If you enjoy his stand-up, you'll probably get a kick out of Steven Wright's new book "Harold". It's every bit as unmoored and bizarre as his one-liners: 250-ish pages of thoughts running through the head of a seven-year-old kid sitting through a day of school. Really fun read.
I wasn't aware he had a book. I was just thinking it's been a while since I heard from Steven and wanted to watch a stand up special or something, then clicked on this video. I might need to check that out. Thanks for the recommendation.
I completely agree. The only modern comedian who I find anything like him is Demetri Martin. A different brand, but I very much enjoy each of them for what they do. Geniuses.
Steven blew Johnny's and the country's mind so much in his first appearance ru-vid.com/video/%D0%B2%D0%B8%D0%B4%D0%B5%D0%BE-4GGyQNMPDkk.html that they brought him back the next week. Never happened before or since. He's one of a kind. And his book "Harold" that just came out is absolutely brilliant. Thanks for posting this appearance. More please!
I believe so. In Bill Burr's recent interview of Steven (Bill is appropriately a big fan), he talks about how after his first appearance the booker wanted to talk to him about the show. Steven thought he wanted to discuss his performance but instead he asked him to come back on next week. Steven said "I only have 15 minutes and I will have used up 10 of them." The booker said "I guess you're just going to have to write more." 😀
I just saw this in an interview on Conan's podcast, so I came to look at those two appearances. The bit in this video was three months after his debut on August 6, 1982. So it's not his second appearance, if he was invited back six days after his original introduction.
Late night talk shows today arent nearly as good as Carson show!! Todays shows are corporate sound bites. This weeks new TV star and that's about all! They don't have original people like Stephen Wright
One night when I was pregnant with my second child, I heard voices from downstairs, my husband was on a business trip so I knew it wasn’t him, I sneaked downstairs to find our two year old sitting on the couch( in his footie pajamas with his little toes pointed at the ceiling, I asked him what he was doing and in his sweet little voice he sighed and said “I’m just watching Mr. Carson” when Johnny died, Levi called me and sadly said “Momma, our Mr. Carson died” this still makes me misty eyed. We loved Johnny Carson and would sometimes watch it together when we couldn’t sleep, there will never again be an entertainer like him.

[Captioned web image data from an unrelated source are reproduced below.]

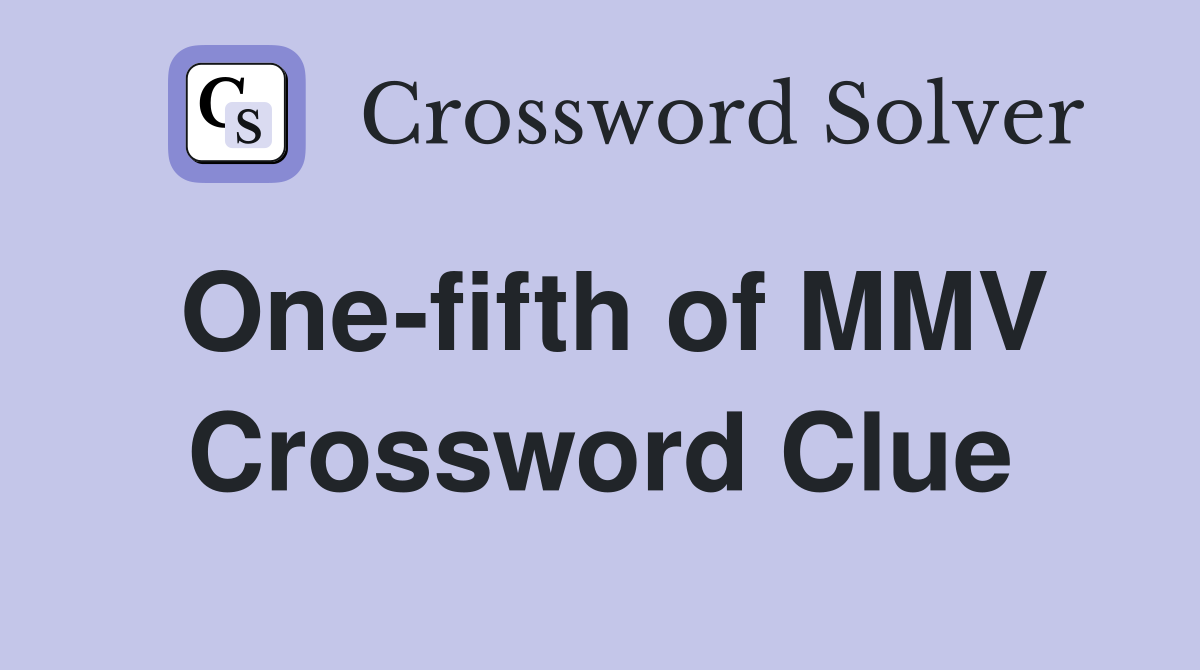 One-fifth of MMV Crossword Clue
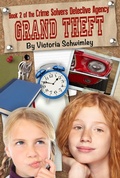 Cover: Grand Theft Crime Solver's Detective Agency Book 2 - Victoria Schwimley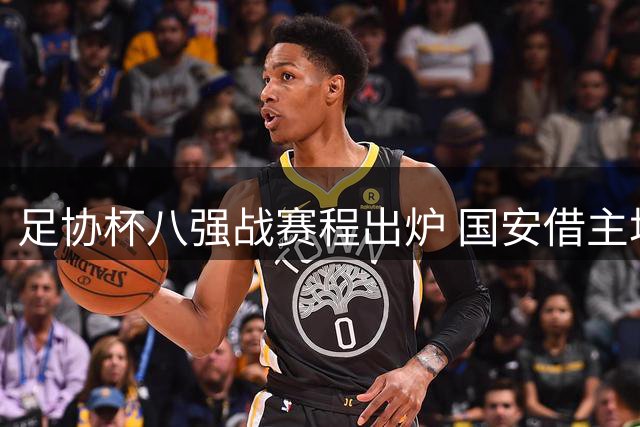 足协杯八强战赛程出炉 国安借主场之利迎战中乙队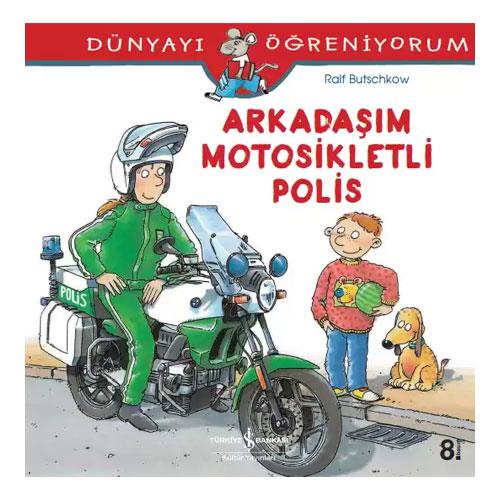 DÜN. ÖĞ. - ARK. MOTOSİKLETLİ POLİS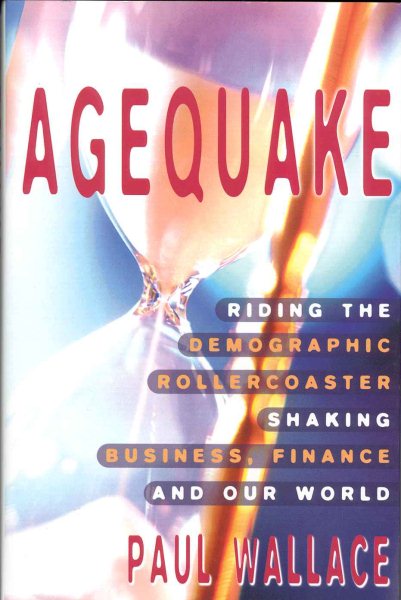 Agequake: Riding the Demographic Rollercoaster Shaking Business, Finance, and Our World cover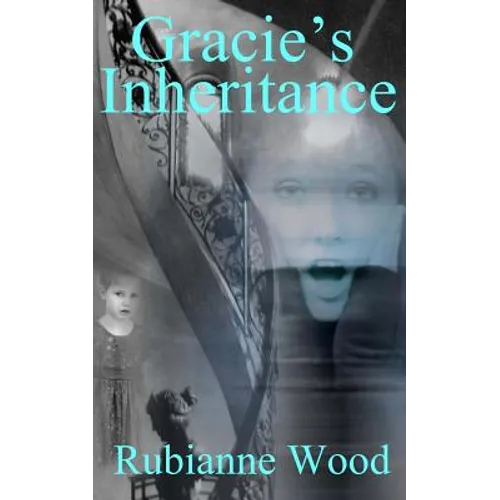 Gracie's Inheritance: A YA Paranormal Mystery Romance - Paperback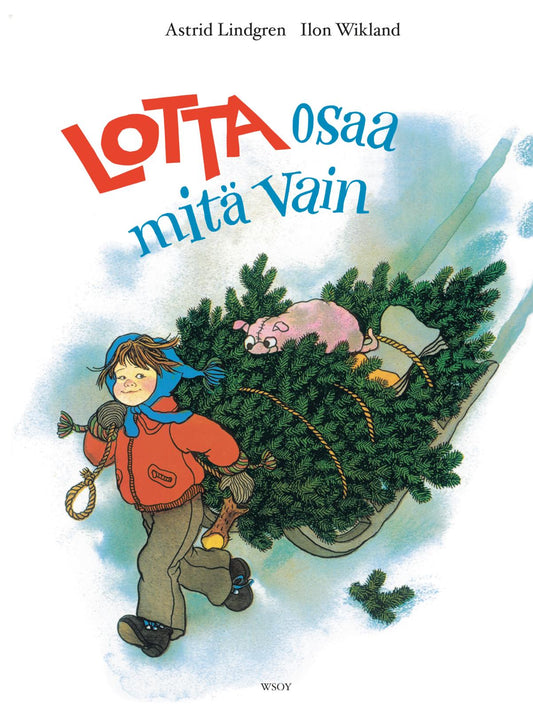 Etukansi. Astrid Lindgren. Ilon Wikland. Lotta osaa mitä vain.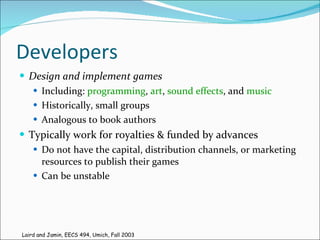 Developers Design and implement games   Including:  programming ,  art ,  sound effects , and  music   Historically, small groups Analogous to book authors Typically work for royalties & funded by advances Do not have the capital, distribution channels, or marketing resources to publish their games Can be unstable Laird and Jamin, EECS 494, Umich, Fall 2003 
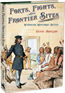 Forts, Fights & Frontier Sites: 
Wyoming Historic Locations: Precise, compact histories of frontier sites that made up Wyoming's future. 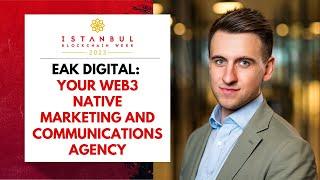 EAK Digital: Your Web3 Native Marketing and Communications Agency - Erhan Korhaliller - IBW23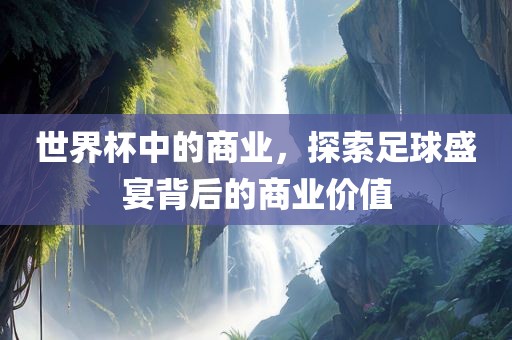 世界杯中的商业，探索足球盛宴背后的商业价值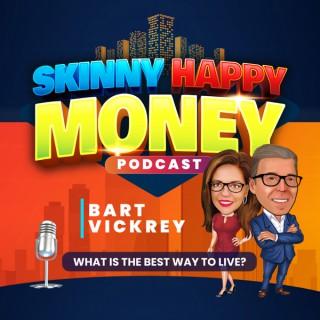 Skinny Happy Money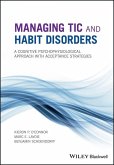 Managing Tic and Habit Disorders (eBook, PDF)
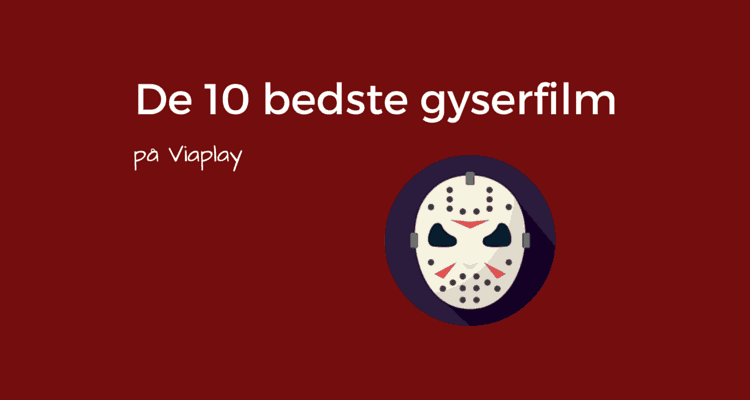 Bedste gyserfilm på Viaplay - top 10 liste her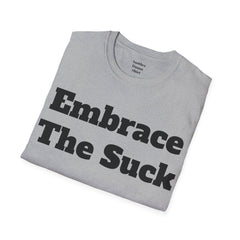 Embrace The Suck Unisex Softstyle T-Shirt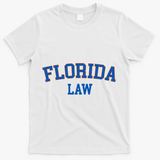 Florida Law Florida Bar Graduate Gift Lawyer College T-Shirt - White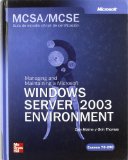 Portada de MCSA/MCSE EXAMEN 70-290: MANAGING AND MAINTAINING A MS WINDOWS SERVER 2003 ENVIRONMENT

Wright is obviously one of the most original comics, but the joke about robbing the department store with a pricing gun reminded me of a fake ad from the original Saturday Night Live when they were selling a pricing gun for all the money you could save by marking things down.
I met him! He was flying out to NYC on the same plane as my mom. This was pre 9-11 so you could go out to the gates. So I see him and I was SO excited! I grabbed an AmEx application and walked up to him and said “Excuse me, Mr Wright, could I have your autograph? Please.” He seemed surprised I recognized him and/or I wanted his autograph. I told him how much I love his comedy and we talked for a bit. Then he asked if I was flying to NYC and I told him I wasn’t and he tried to convince me to buy a ticket. Offered to buy me one. But I told him I couldn’t as I had work the next day ( it was true, I was a nurse). So he wrote on the application ( which he raised an eyebrow ) “To Denise who broke my heart! Stay beautiful! Love, Steven Wright. He was so funny when talked. Not like the way he was talking to Johnny. Just every day wit. My only claim to fame and o wouldn’t trade it for anything.